VIDÉO - Gilets jaunes : interpellé sur les violences policières, Macron réfute le terme de "répression"

Politique

Toute L'info sur

La colère des Gilets jaunes

GRAND DÉBAT - À l'occasion d'un déplacement en région Paca pour le Grand débat national, Emmanuel Macron a répondu à l'interpellation d'une agricultrice Gilet jaune sur les violences policières. Dans une longue explication, le Président a refusé de considérer que la situation pouvait être apparenté à de la répression, réaffirmant son soutien aux forces de l'ordre.

Emmanuel Macron réfute les termes de "répression" et de "violences policières", des mots selon lui "inacceptables dans un état de droit". Le président de la République tenait ce jeudi son dixième Grand débat, à Greoux-les-Bains, dans les Alpes de Haute Provence, où il a été interpellé par une agricultrice de produits bio partisane des Gilets jaunes sur les nombreux incidents impliquant des forces de l'ordre depuis le début du mouvement. 


"Quand est-ce que notre modèle [social et économique] va être remis en question et que cette répression va cesser ?", a-t-elle demandé au chef de l'Etat, au lendemain de des déclarations du Haut-commissariat aux droits de l'homme de l'ONU qui a réclamé des comptes à la France sur "l'usage excessif de la force" lors des manifestations. Emmanuel Macron lui a alors répondu qu'il refusait de considérer que l'Etat faisait "de la répression", estimant que cela "ne correspond pas à la réalité". Le Président ensuite longuement exprimé, appelant à ne pas "faire de caricatures". 

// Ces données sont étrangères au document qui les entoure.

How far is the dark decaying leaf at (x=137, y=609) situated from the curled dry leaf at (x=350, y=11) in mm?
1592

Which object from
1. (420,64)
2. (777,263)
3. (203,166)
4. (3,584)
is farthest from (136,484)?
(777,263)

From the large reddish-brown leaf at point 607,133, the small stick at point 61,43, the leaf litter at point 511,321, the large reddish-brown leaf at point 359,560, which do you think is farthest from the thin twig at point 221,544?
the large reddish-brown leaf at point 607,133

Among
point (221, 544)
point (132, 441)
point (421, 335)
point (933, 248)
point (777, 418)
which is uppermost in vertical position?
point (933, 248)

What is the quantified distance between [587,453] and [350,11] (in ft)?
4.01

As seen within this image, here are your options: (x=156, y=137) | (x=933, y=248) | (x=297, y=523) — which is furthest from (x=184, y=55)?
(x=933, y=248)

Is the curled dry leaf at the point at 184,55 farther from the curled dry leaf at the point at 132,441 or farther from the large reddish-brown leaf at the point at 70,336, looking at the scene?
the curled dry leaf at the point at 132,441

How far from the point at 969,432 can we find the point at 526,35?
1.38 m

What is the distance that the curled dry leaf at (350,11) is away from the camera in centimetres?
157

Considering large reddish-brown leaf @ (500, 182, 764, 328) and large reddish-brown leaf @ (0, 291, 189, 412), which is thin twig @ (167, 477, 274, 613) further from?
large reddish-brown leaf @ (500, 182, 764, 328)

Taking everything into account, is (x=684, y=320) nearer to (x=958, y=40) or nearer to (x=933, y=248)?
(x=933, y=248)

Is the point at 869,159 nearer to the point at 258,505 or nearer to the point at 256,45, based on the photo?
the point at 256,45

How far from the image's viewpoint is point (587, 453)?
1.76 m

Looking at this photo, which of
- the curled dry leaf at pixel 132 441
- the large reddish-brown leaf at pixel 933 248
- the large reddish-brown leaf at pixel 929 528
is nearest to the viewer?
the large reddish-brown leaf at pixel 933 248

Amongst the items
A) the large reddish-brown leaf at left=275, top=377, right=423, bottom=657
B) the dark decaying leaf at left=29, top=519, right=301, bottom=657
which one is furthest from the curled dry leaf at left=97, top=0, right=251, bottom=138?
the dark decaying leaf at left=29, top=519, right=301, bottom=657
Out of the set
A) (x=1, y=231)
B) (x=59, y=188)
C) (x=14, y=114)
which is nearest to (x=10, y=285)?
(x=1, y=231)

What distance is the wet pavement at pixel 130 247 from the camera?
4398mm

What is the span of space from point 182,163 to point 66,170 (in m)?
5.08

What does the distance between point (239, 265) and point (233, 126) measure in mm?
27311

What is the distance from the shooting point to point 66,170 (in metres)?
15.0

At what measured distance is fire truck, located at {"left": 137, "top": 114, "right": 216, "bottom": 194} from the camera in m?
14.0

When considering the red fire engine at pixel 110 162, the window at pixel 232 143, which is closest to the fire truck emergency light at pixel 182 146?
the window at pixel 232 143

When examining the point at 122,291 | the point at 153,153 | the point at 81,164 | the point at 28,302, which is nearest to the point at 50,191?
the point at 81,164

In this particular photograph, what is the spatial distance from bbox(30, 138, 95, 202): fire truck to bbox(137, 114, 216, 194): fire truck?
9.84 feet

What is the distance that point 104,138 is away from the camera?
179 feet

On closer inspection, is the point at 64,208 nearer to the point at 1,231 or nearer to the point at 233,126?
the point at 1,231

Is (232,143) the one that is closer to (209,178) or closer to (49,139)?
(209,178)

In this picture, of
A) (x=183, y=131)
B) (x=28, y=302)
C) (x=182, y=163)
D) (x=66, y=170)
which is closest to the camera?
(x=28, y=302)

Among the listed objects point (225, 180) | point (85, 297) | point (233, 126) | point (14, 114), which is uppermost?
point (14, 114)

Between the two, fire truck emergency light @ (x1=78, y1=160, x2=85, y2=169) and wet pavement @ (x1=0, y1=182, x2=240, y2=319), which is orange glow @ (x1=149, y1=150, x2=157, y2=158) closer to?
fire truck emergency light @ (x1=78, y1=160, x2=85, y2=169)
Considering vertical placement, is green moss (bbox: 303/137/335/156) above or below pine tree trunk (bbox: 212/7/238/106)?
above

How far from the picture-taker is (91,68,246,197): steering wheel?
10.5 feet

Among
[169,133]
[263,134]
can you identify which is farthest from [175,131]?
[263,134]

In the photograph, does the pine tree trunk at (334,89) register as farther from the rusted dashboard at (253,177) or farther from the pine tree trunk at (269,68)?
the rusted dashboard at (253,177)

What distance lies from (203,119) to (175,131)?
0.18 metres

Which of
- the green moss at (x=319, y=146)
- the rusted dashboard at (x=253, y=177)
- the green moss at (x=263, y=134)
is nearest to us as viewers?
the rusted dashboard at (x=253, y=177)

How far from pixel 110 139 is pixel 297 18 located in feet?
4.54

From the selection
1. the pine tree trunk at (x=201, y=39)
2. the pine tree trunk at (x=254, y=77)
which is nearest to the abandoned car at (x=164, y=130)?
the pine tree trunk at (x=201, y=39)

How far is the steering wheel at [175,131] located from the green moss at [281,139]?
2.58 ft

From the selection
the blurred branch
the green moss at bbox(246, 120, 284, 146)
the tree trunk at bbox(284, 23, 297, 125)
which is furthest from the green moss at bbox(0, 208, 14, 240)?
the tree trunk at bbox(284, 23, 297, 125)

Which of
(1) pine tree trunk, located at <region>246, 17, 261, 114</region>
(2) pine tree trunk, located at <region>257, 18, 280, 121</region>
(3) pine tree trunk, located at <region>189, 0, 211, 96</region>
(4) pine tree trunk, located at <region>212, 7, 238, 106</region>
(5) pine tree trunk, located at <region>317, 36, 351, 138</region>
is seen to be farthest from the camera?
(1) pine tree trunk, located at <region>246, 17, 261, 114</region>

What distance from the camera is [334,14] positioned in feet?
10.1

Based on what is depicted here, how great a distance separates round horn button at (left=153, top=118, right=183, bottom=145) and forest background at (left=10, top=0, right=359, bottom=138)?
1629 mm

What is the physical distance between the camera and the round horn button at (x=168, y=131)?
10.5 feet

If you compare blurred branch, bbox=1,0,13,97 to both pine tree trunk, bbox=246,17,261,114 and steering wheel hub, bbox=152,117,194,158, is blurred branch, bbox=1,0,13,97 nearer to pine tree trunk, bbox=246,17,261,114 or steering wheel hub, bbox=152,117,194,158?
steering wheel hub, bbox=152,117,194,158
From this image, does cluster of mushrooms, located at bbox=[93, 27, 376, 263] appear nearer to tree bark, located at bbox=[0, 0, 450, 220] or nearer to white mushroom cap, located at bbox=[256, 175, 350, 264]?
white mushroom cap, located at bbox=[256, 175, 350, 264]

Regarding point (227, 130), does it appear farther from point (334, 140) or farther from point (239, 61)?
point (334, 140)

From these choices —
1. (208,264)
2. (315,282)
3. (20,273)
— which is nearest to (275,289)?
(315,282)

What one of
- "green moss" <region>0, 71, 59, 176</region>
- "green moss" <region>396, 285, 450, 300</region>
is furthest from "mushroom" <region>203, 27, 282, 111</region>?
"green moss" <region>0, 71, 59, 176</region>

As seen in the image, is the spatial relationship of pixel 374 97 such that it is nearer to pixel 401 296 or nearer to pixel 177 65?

"Je vous invite à me présenter des régimes autoritaires ou répressifs ou ces débats sont possibles", a notamment argumenté le locataire de l'Elysée. "Nous sommes dans un Etat de droit ou liberté de manifester et de s'exprimer est essentielle", a-t-il insisté, avant de s'adresser directement à la jeune agricultrice : "Ne parlez pas de répressions ou de violences policières, ces mots sont inacceptables dans un Etat de droit."

"J'assume"

"J'assume que les forces de l'ordre soient en mesure de se protéger et de maintenir l'ordre public", a-t-il ensuite poursuivi. Concernant les blessés, Emmanuel Macron a fait valoir que "chaque fois que des écarts ont été constatés, des enquêtes ont été demandées sur le plan administratif par le ministre". Procédures judiciaires, enquête en cours, plaintes suivies, Emmanuel Macron a assuré que le maximum était fait. 

"Le jour où vous serez attaquée, où il y aura un assaillant, ou un terroriste - ce que je ne vous souhaite pas - vous appellerez qui ?", a demandé le chef de l'Etat. "Vous appellerez un policier ou un gendarme, parce que c'est l'ordre public et qu'ils interviennent pour la sécurité de tous."